WHAT IS EXPECTED - The listing below should be printed in full and exactly, apart from its images.

INFORMATION SUPPLIED -
= Beginning of Section =

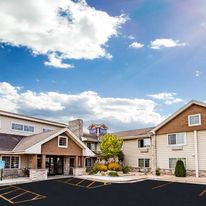 AmericInn Hotel & Suites Long Lake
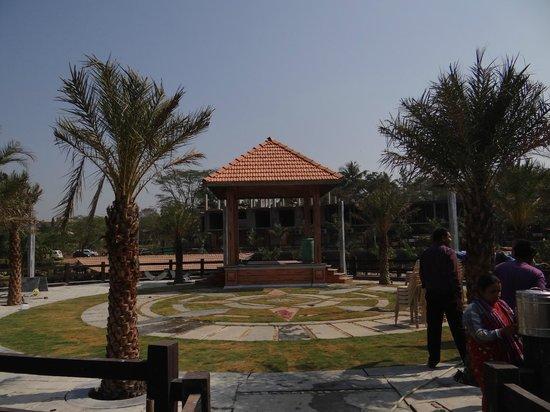 Mystica Resort: Party Island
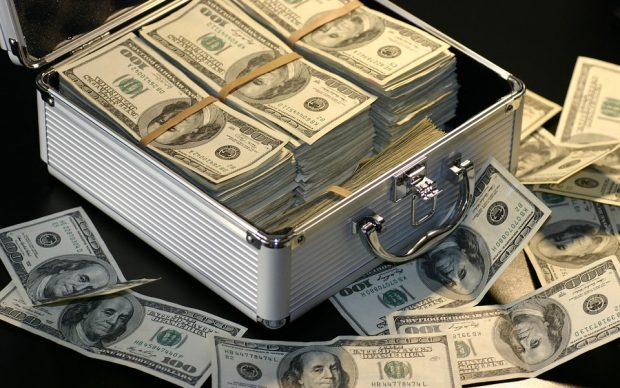 سعر الدولار الأمريكي الآن عقب إعلان البنك المركزي عن ارتفاع الودائع بالبنوك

= End of Section =

ANSWER TO THE EXERCISE -
 AmericInn Hotel & Suites Long Lake
 Mystica Resort: Party Island
 سعر الدولار الأمريكي الآن عقب إعلان البنك المركزي عن ارتفاع الودائع بالبنوك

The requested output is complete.